▸ **Your task**: At the line that includes "common name: mountain zebra", begin writing out the entries below exactly, and continue through the last line without adding anything.

▸ **Data excerpts**:
○ ○ ○ ○ ○
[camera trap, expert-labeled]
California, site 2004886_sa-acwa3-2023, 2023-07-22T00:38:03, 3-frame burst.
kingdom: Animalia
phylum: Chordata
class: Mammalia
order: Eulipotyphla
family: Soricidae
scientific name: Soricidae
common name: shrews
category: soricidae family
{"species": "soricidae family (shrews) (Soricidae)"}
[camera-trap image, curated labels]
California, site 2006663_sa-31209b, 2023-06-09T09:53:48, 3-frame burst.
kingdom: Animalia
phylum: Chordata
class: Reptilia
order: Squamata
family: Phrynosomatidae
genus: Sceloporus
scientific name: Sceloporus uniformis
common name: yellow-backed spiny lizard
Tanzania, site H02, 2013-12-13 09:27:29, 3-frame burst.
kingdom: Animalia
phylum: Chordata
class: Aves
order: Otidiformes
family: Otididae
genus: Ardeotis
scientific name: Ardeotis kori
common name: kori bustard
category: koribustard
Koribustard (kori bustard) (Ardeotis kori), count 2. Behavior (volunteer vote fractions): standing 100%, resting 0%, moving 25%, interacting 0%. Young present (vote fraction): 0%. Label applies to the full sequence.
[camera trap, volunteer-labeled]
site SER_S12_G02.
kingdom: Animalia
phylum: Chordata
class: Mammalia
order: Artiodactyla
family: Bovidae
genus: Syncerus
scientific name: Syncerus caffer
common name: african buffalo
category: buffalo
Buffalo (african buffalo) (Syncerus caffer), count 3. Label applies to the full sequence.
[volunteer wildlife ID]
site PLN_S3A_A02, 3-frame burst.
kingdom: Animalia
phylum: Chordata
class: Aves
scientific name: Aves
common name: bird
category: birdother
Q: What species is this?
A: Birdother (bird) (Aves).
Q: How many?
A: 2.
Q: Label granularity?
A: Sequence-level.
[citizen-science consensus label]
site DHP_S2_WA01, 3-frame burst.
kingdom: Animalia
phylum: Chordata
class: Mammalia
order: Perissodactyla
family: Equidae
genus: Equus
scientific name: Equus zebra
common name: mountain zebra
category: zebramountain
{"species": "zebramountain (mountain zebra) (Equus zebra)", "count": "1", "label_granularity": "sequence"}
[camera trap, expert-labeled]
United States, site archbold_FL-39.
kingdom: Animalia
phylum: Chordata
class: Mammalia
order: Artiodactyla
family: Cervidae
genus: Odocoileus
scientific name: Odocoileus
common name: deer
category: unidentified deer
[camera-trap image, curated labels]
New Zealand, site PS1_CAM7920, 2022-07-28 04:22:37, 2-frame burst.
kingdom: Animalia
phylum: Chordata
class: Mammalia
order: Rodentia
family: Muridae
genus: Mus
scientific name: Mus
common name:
○ ○ ○ ○ ○
▸ **Task answer**:
common name: mountain zebra
category: zebramountain
{"species": "zebramountain (mountain zebra) (Equus zebra)", "count": "1", "label_granularity": "sequence"}
[camera trap, expert-labeled]
United States, site archbold_FL-39.
kingdom: Animalia
phylum: Chordata
class: Mammalia
order: Artiodactyla
family: Cervidae
genus: Odocoileus
scientific name: Odocoileus
common name: deer
category: unidentified deer
[camera-trap image, curated labels]
New Zealand, site PS1_CAM7920, 2022-07-28 04:22:37, 2-frame burst.
kingdom: Animalia
phylum: Chordata
class: Mammalia
order: Rodentia
family: Muridae
genus: Mus
scientific name: Mus
common name:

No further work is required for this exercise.